Cinq ans déjà, on ne savait pas qui était Frédéric Lefèvre et Kouchner était presque intact.
Quelques pages de gentillesse et d’humour badin ne peuvent pas faire de mal.

lundi 24 janvier 2011

Poupoupidou. Gérald Hustache-Mathieu

Pou : film pour acteurs de second rôle qui ici tiennent bien l’affiche : Jean-Paul Rouve et Sophie Quinton.
Pou : film policier, une jeune fille blonde est retrouvée morte sous la neige.
Pi : un écrivain parisien à Mouthe « la-ville-la-plus-froide-de-France ».
Dou : La fragilité de la gloire médiatique fut-elle bien modeste.
Il y a un peu de tout dans Poupoupidou : de l’humour et des lourdeurs, quelques jolies images de neige et des personnages aux traits forcés, des surprises dans le scénario et des accumulations un peu bourratives : il y a du « Vénus beauté », du Mocky, du Chabrol certains disent Lynch ou les frères Cohen mais moi je l’ai trouvé bien frenchy et je n’ai pas apprécié le fil trop gros qui trace le parallèle entre la vie de « La belle des champs » qui a le mérite de ne pas être présentée comme une « gourdasse » et Marilyn. J’ai trouvé cependant que le ton était juste pour décrire la vie dans un village du Jura avec cruautés adolescentes et rêves inaboutis.

dimanche 23 janvier 2011

Lulu. Braunschweig.

Wedekind l’auteur qui fut emprisonné par Guillaume II, travailla et retravailla cette œuvre pendant des années depuis 1892, et Pabst au cinéma et Berg pour l’opéra y tournèrent autour. Cette fois c’est le directeur du théâtre de La Colline qui fait tourner le décor et nous en met plein la vue, allant jusqu’au Grand Guignol.
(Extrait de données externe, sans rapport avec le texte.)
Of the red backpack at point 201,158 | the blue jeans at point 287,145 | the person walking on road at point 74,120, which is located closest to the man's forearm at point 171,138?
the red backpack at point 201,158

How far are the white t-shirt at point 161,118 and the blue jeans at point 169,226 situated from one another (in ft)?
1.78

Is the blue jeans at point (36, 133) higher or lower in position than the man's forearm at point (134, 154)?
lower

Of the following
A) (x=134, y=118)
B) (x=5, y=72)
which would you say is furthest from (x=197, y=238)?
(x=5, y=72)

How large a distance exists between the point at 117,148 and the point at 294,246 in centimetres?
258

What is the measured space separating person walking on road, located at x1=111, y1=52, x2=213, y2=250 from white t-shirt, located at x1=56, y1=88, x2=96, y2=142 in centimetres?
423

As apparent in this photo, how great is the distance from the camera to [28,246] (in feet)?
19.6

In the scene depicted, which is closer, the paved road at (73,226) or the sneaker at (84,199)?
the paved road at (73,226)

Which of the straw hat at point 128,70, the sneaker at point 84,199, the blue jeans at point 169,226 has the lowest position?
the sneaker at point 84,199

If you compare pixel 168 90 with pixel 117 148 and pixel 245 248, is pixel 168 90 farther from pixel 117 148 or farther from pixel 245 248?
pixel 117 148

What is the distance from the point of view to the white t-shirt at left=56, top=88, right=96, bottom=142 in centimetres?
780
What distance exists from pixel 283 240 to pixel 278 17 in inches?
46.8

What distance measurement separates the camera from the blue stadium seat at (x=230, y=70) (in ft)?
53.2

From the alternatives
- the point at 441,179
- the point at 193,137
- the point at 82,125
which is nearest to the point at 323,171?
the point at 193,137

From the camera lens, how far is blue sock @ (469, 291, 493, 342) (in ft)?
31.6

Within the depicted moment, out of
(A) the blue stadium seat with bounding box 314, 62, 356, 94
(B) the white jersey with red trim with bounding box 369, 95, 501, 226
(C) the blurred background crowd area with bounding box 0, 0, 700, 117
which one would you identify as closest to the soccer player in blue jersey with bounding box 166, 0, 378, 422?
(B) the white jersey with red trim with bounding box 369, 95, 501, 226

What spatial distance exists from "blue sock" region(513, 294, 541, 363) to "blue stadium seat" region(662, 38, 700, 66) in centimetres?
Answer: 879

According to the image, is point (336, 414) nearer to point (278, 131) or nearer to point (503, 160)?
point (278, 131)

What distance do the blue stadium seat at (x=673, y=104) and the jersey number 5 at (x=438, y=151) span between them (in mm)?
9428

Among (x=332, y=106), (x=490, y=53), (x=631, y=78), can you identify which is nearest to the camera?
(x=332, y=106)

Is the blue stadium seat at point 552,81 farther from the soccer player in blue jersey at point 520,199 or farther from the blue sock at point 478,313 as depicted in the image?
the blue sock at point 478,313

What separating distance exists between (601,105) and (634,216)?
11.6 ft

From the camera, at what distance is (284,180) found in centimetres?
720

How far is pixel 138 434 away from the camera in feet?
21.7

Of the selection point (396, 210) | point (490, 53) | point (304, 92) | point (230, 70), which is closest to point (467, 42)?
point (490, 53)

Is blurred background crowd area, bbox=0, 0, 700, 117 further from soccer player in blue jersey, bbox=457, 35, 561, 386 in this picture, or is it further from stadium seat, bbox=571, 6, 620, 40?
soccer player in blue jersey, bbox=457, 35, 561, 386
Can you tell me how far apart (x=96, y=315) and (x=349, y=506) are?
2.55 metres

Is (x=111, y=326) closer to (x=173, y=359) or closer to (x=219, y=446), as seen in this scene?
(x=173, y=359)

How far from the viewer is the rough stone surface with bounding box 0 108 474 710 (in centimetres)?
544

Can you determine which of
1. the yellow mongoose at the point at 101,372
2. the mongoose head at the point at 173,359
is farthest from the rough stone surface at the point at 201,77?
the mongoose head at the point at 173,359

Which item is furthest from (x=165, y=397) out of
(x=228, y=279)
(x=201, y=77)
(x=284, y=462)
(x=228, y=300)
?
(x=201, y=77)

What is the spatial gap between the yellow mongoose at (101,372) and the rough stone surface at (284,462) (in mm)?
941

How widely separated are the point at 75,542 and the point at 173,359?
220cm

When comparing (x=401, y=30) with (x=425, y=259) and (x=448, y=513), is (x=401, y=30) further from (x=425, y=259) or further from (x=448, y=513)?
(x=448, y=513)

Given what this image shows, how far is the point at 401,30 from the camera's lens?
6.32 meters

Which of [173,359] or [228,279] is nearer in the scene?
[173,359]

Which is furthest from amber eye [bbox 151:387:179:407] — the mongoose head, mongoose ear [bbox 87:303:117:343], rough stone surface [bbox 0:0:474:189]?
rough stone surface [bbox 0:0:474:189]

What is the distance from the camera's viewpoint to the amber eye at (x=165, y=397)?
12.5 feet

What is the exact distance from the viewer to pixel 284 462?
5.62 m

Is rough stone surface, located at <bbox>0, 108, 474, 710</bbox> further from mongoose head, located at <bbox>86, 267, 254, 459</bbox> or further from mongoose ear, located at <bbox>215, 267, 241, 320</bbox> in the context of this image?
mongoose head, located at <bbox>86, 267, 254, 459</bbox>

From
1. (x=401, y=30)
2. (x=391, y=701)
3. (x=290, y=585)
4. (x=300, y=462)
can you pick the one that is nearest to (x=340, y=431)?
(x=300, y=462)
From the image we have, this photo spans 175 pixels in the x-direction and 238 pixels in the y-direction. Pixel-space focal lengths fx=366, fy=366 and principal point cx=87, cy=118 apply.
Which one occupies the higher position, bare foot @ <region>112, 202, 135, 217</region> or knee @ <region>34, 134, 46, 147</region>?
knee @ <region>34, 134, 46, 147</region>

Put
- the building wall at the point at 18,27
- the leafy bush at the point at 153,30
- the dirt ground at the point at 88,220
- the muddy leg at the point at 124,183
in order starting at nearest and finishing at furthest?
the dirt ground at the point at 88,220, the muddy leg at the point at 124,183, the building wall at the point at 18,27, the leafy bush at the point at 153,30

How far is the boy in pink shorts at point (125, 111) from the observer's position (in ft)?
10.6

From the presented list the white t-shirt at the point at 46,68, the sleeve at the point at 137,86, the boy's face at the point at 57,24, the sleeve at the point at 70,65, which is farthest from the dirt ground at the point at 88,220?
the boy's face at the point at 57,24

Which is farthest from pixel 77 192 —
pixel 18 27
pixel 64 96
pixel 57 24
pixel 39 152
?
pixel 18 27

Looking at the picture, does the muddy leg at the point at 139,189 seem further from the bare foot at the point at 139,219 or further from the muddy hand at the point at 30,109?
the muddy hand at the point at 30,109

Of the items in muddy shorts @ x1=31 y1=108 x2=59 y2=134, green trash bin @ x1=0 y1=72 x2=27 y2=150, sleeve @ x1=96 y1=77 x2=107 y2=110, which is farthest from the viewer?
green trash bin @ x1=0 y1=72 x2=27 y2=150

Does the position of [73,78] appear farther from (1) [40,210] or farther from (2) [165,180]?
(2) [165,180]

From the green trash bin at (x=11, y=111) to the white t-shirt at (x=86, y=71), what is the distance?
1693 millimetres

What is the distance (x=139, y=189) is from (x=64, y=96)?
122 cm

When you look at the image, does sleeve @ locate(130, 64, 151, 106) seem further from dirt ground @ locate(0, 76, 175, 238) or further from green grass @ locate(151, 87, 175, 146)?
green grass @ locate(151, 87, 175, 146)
Le mélo parfois teinté de comédie dure quatre heures qui ne m’ont pas semblé longues, il m’est arrivé même parfois souhaiter prendre du temps pour quelques nuances, mais ce n’est pas le propos puisqu’il est plutôt question de tourbillon, d’étourdissement. Pédophilie, inceste, prostitution, cependant les vapeurs de soufre se sont diluées dans la grande salle de la MC2. Des références à l’univers de Dickens sont évidentes dans le dernier acte, beaucoup plus que Schiele ou les expressionnistes allemands convoqués pour décrire un érotisme qui va littéralement jusqu’à l’écorché. La mise en scène est réussie pourtant le jeu des acteurs ne fait pas l’unanimité. Dès que l’érotisme est mis en tête de gondole, il s’évapore. Les miroirs refroidissent les images en les multipliant. Le carrousel des fantasmes embarque la pauvre fille plus objet que sujet, vers la phase ultime de la perversité : les cadavres sans mémoire se sont accumulés, l’argent a coulé ; retour vers le ruisseau. Cet essai de concentré justifierait finalement le titre : « tragédie monstre » et pourtant l’émotion n’était pas au rendez-vous.